国家の指導者が「謙虚」でなければならない理由

 第196回通常国会が始まっている。だが、国会は相変わらず野党による首相周辺の疑惑追及が続いている。昨年以来の森友学園・加計学園に加えて、新たにスーパーコンピューター開発会社による詐欺事件が浮上し、立憲民主党の辻元清美氏が「もりそばと、かけそばだけだと思っていたら、スパゲティまで出てきた。もり・かけ・スパだ」と発言するなど、政府をさらに厳しく追及する姿勢を示している。

 結局、昨年以来、国会の争点は「安倍首相の人間性」に集中している。首相は昨年夏の支持率急落、東京都議会議員選での自民党惨敗以降、「謙虚な姿勢で政権運営に当たる」と繰り返し、野党側は首相の姿勢を「驕り」「傲慢」と非難し、「首相は謙虚になるべきだ」と主張し続けている。しかし、そもそもなぜ指導者は「謙虚」でなければならないか、考えてみたことはあるだろうか。

「首相の謙虚さ」が
争点だった昨年の日本政治

「首相の謙虚さ」が争点だった昨年の日本政治を簡単に振り返ってみたい。昨年は、2012年12月に第二次安倍晋三政権が発足して以来続いてきた「安倍一強」が、大きく揺れ動いた年だった。通常国会では、民進党・共産党による野党共闘による「なんでも反対」によって、与野党間の協議のないまま、与党が「テロ等準備罪法案」を参院法務委員会での採決を省略する「中間報告」を行い、いきなり本会議で強行採決した(本連載第160回)。野党は国会で圧倒的多数を占める数の力で押し切った与党の姿勢を、「傲慢」「驕り」と厳しく批判した。

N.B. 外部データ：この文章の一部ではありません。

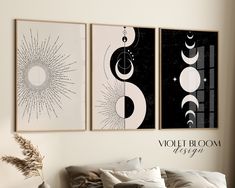 two black and white art prints hanging on the wall above a bed in a bedroom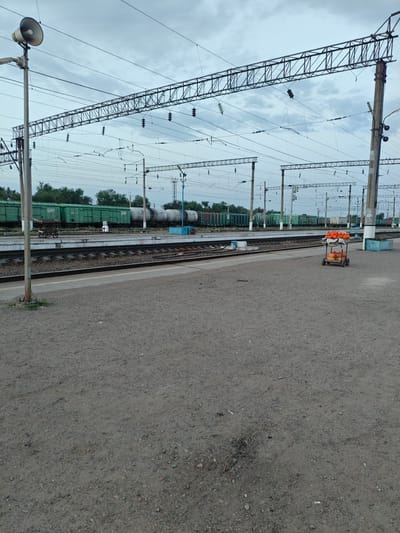 This image captures a view of a train station, likely in the city of Shu, Kazakhstan, characterized by its overcast sky and extensive railway infrastructure. The foreground is dominated by a gravelly platform, with a subtle patch of worn-down ground in the lower center. To the left, a tall pole supports a large loudspeaker, a common fixture at such locations. Beyond the platform, a set of train tracks runs parallel, with a train of green freight cars and white tank cars visible in the middle ground, parked on the tracks. Overhead, a complex network of electrical wires and support structures crisscrosses the sky, indicating the presence of an electrified railway system. On the platform in the middle ground, a small, two-wheeled cart is visible, laden with numerous orange and yellow bags, suggesting the presence of vendors or goods being transported. The overall atmosphere is one of a functional, somewhat utilitarian transportation hub under a muted sky.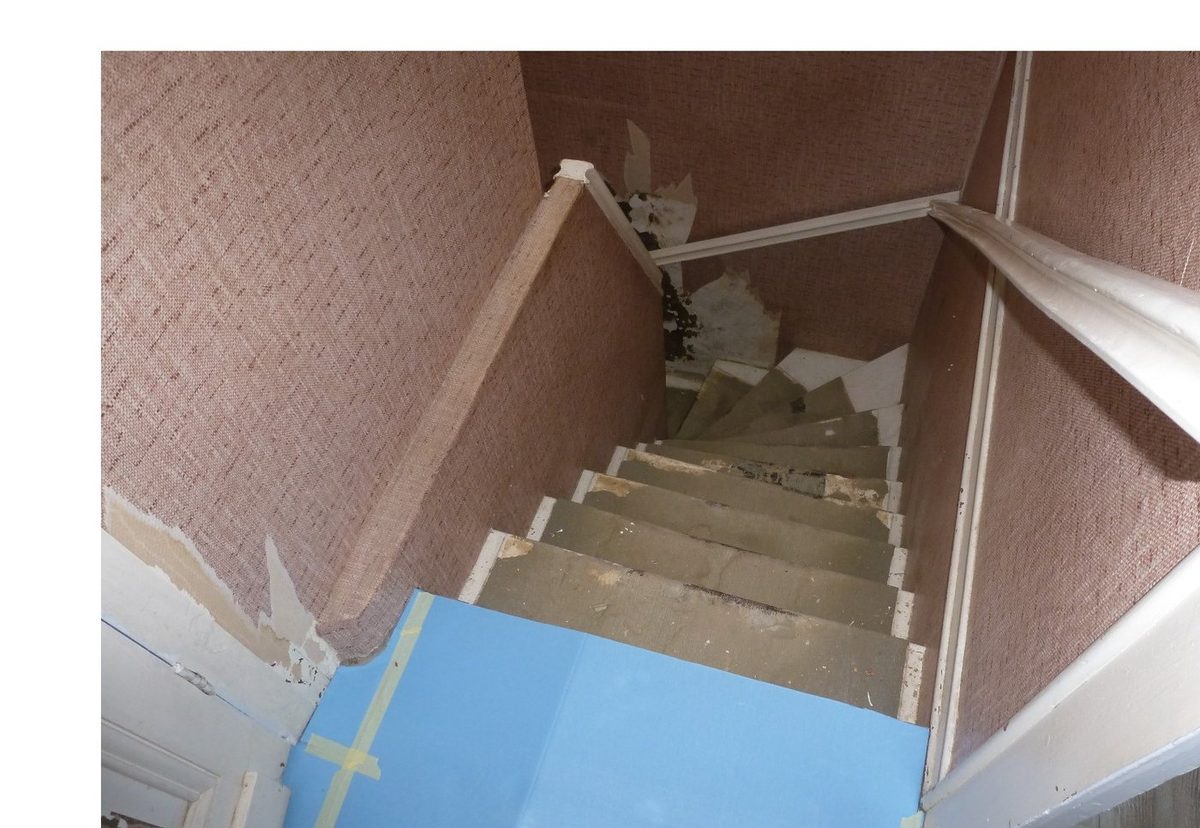 Cage d'escalier avant rénovation — ancien papier peint jute rose décollé, marches abîmées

 また、野党は森友学園問題・加計学園問題で、首相の「権力の私的乱用」の疑惑と、官僚の首相への「忖度」を追及し続けた。「南スーダンPKOの日報隠蔽問題」に関して稲田朋美防衛相の国会答弁が迷走したことも野党の標的となった。安倍政権の支持率は急落し、7月の東京都議会議員選挙では、小池百合子東京都知事率いる「都民ファーストの会」の台頭もあり、自民党は惨敗を喫した(第161回)。首相は、にわかに「謙虚な姿勢で政権運営に当たる」と強調するようになった。